**Pictures with short captions**
::::::

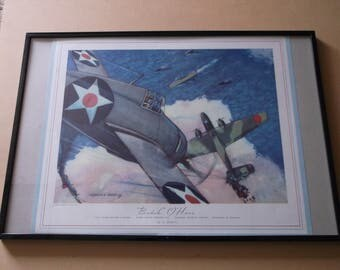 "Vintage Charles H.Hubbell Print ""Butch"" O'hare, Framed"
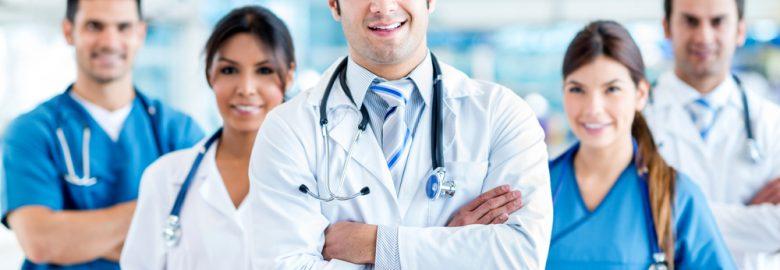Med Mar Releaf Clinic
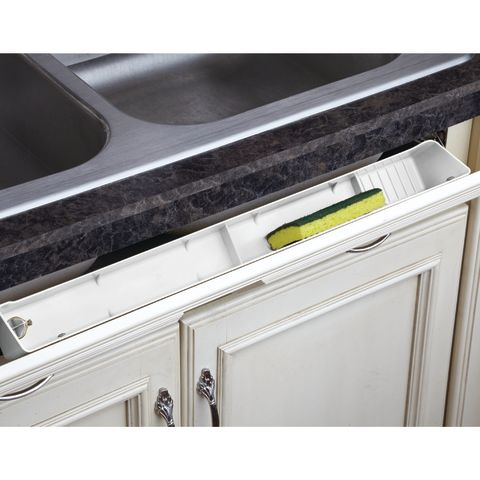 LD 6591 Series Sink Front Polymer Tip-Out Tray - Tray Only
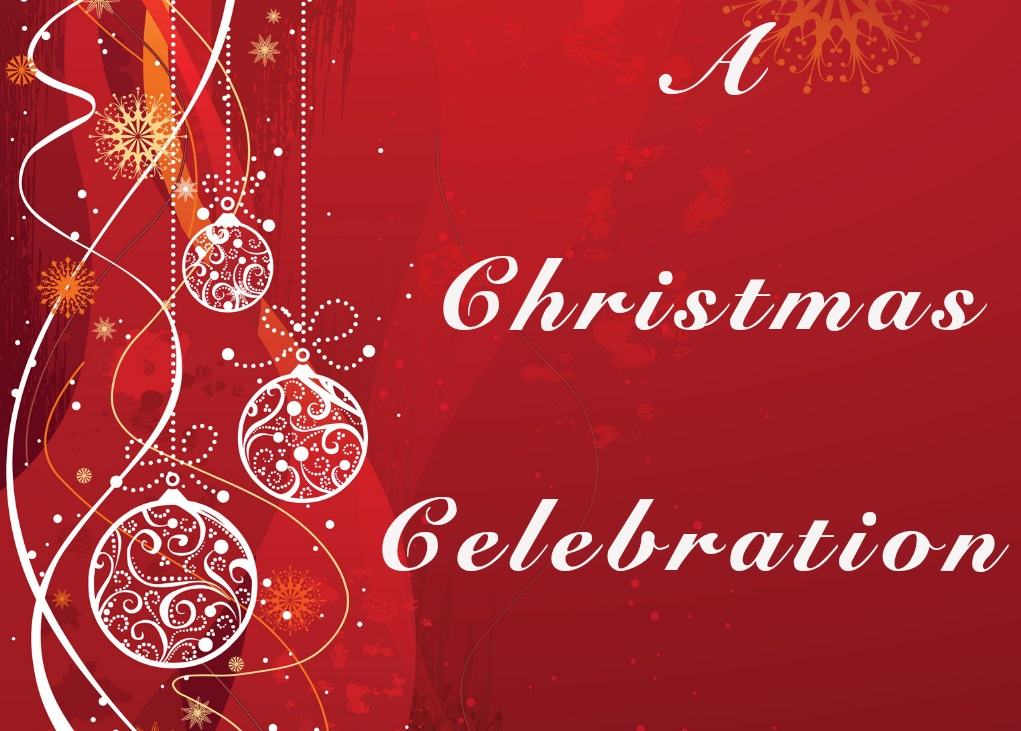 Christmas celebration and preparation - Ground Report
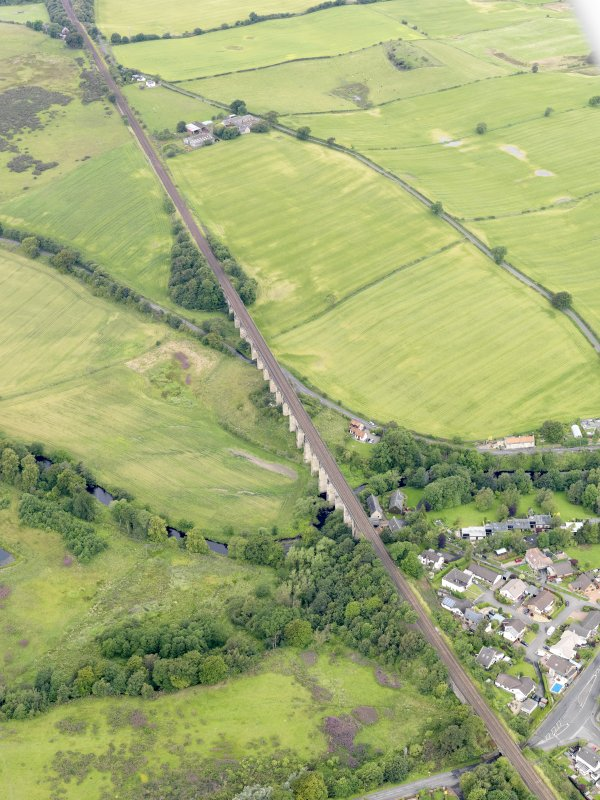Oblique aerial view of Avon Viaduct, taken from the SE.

::::::

**THE PROBLEM**
Write out, word for word, only the lines from the one containing "Christmas celebration and" to the end of the data above; the pictures stay out.

**RESULT FOR THIS TASK**
 Christmas celebration and preparation - Ground Report
Oblique aerial view of Avon Viaduct, taken from the SE.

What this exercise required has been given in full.